Let the total size of LSM-tree be $S$ . Suppose there is a sorted run of size $T$ in the LSM-tree. Assuming that all the keys in the LSM-tree are unique and uniformly distributed, for a range scan of length $m$ , the probability that a key from the sorted run will be in the result of the range scan is $1 - \prod_{i=0}^{m-1}\frac{S-T-i}{S-i}$ . You can consider for the first key in the result of the range scan, the probability that the key is not in the sorted run is $\frac{S-T}{S}$ , and for the second key it is $\frac{S-T-1}{S-1}$ , and so on. This probability is approximately $\approx 1-(1-\frac{T}{S})^m\approx 1-e^{-mT/S}$ . Then the read cost can be calculated by $r(\vec k)=(\sum_{T} 1-e^{-mT/S})(block\ size)$ . The write cost is the same as problem 2.

The code of estimation is in Part3Benchmark function.

Your task: given the size of the last level $N$ , the base level size $F$ , the workload parameter $alpha$ , and the range scan length $m$ , approximate the read cost and write cost, find $\vec k, C$ that minimize $f(\vec k, C) = w(\vec k, C) + \alpha r(\vec k)$ and satisfy $N = \prod_{i=1}^{L-1} k_i C F$ . You need to implement it in FluidCompactionPicker::Get.

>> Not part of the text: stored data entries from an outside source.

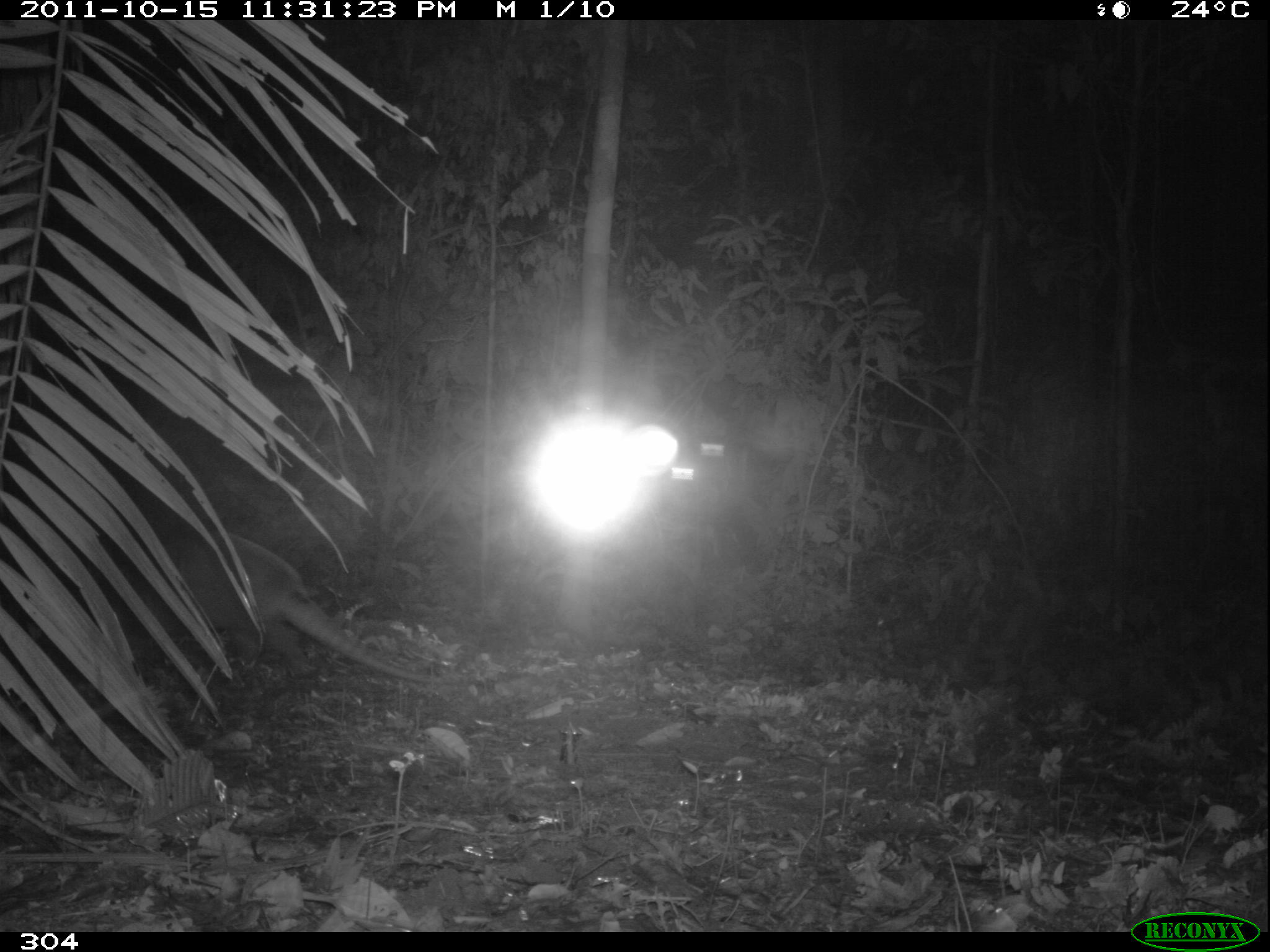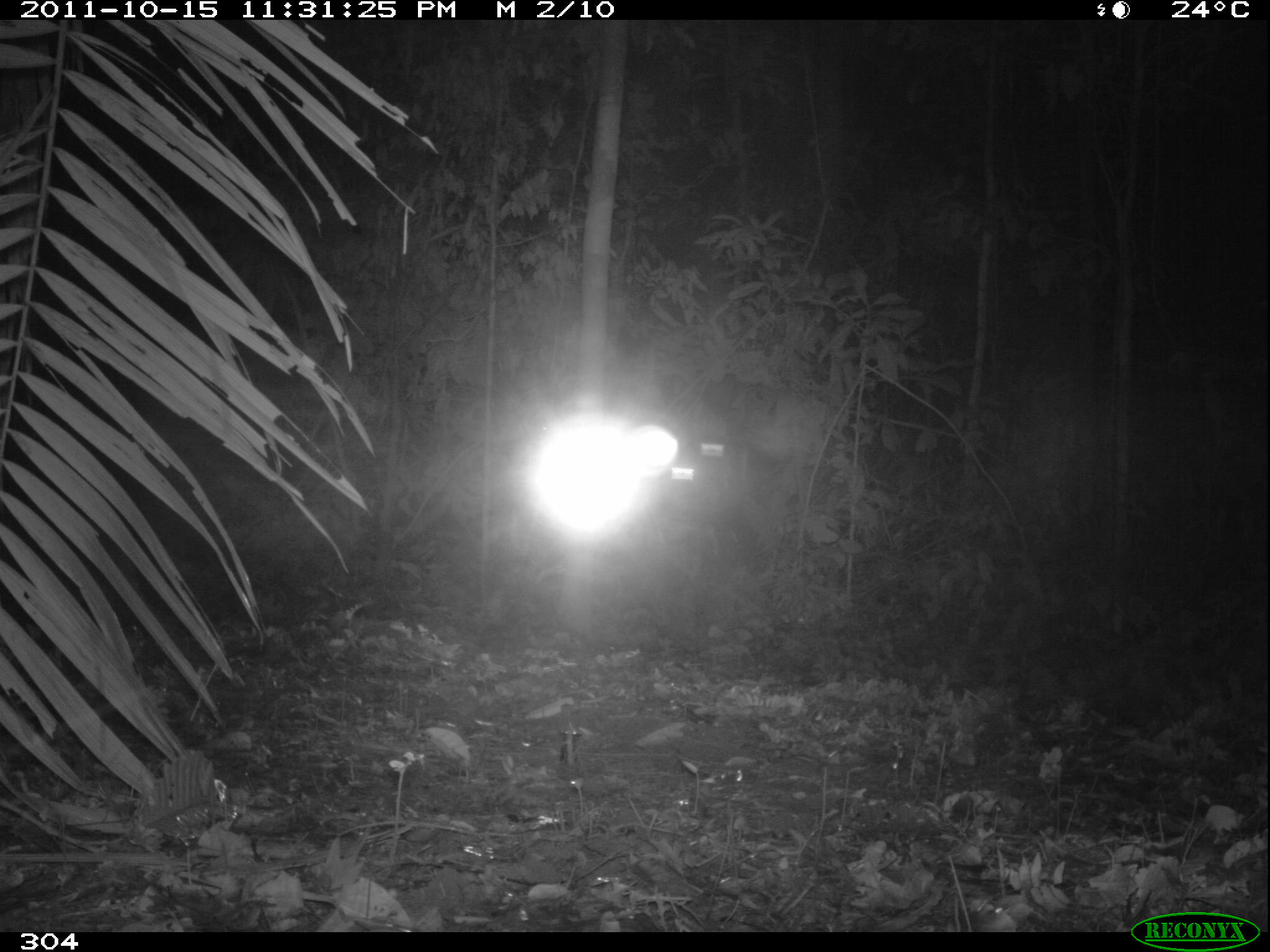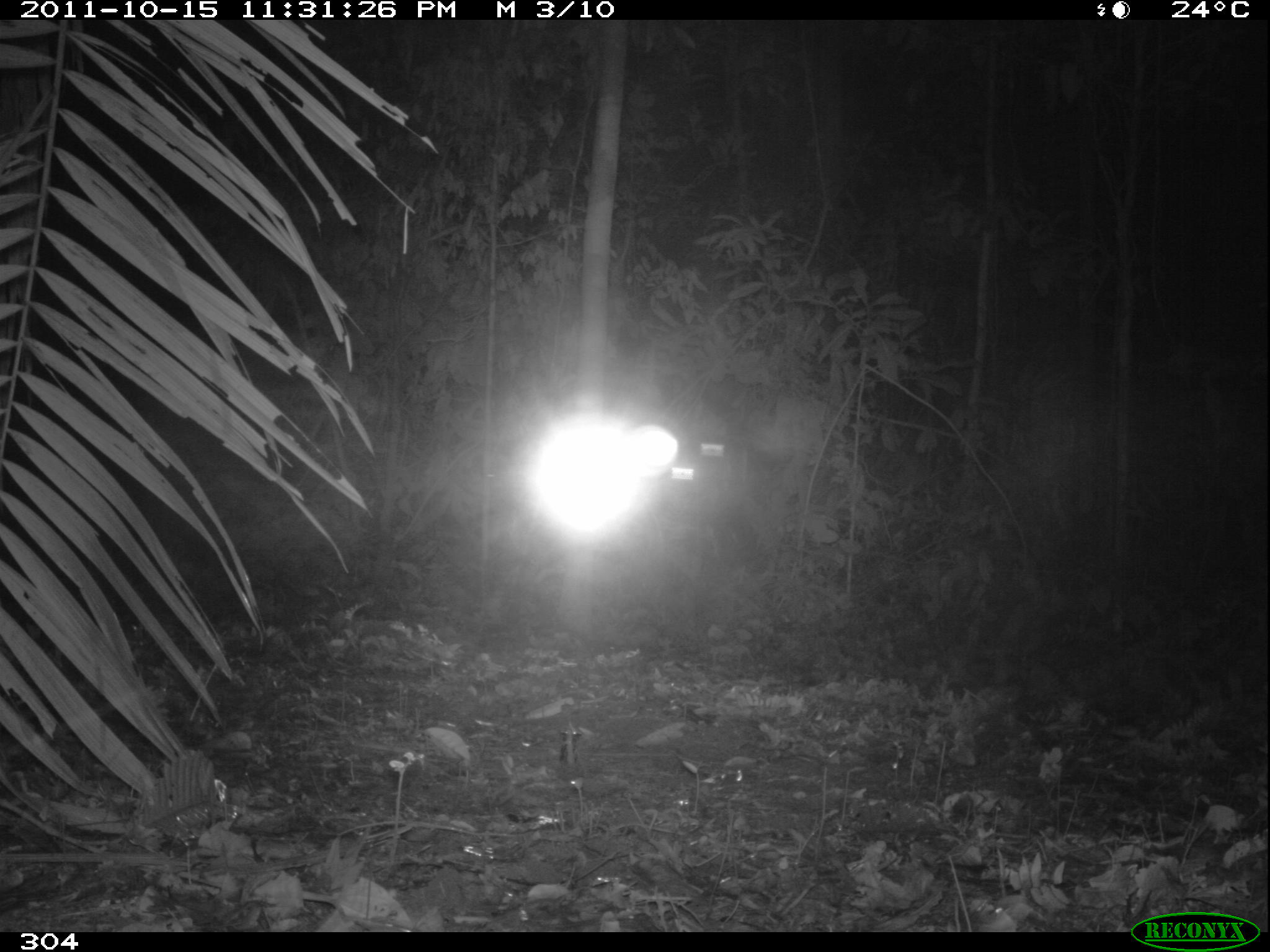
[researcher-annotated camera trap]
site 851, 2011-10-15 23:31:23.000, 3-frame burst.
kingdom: Animalia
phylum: Chordata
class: Mammalia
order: Cingulata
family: Dasypodidae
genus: Dasypus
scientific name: Dasypus kappleri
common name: greater long-nosed armadillo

We provide a basic benchmark that can be executed by test/test_lsm --gtest_filter=LSMTest.Part3Benchmark2. Your algorithm should outperform than the baseline. There is no need to submit to autolab due to the long execution time.

Please write a report detailing the algorithm you have designed and implemented. Additionally, include a comprehensive comparison with other compaction policies. Compare your algorithm with other compaction policies, including leveling, tiering, and lazy leveling in problem 1. Furthermore, adjust the alpha value in the benchmark, and determine the range of alpha where your algorithm performs the best.

The parameters in Part3Benchmark(alpha, N, scan_length) are: alpha value, N is the number of keys, scan_length is the length of range scan. scan_length is set to 100 by default. You can also pass different scan_length to this function. The read cost is calculated as follows:

read cost = 0
write cost = 0
for T in range(10):
  insert 10% of key-value pairs
  read cost += (number of sorted runs that need to be accessed) * (block size) * (number of inserted key pairs)
  write cost += (write cost of inserted key pairs)
read cost /= 10
write cost /= 10
total cost = (read cost) * alpha + (write cost)

You can get points as long as your solution is reasonable and well-founded.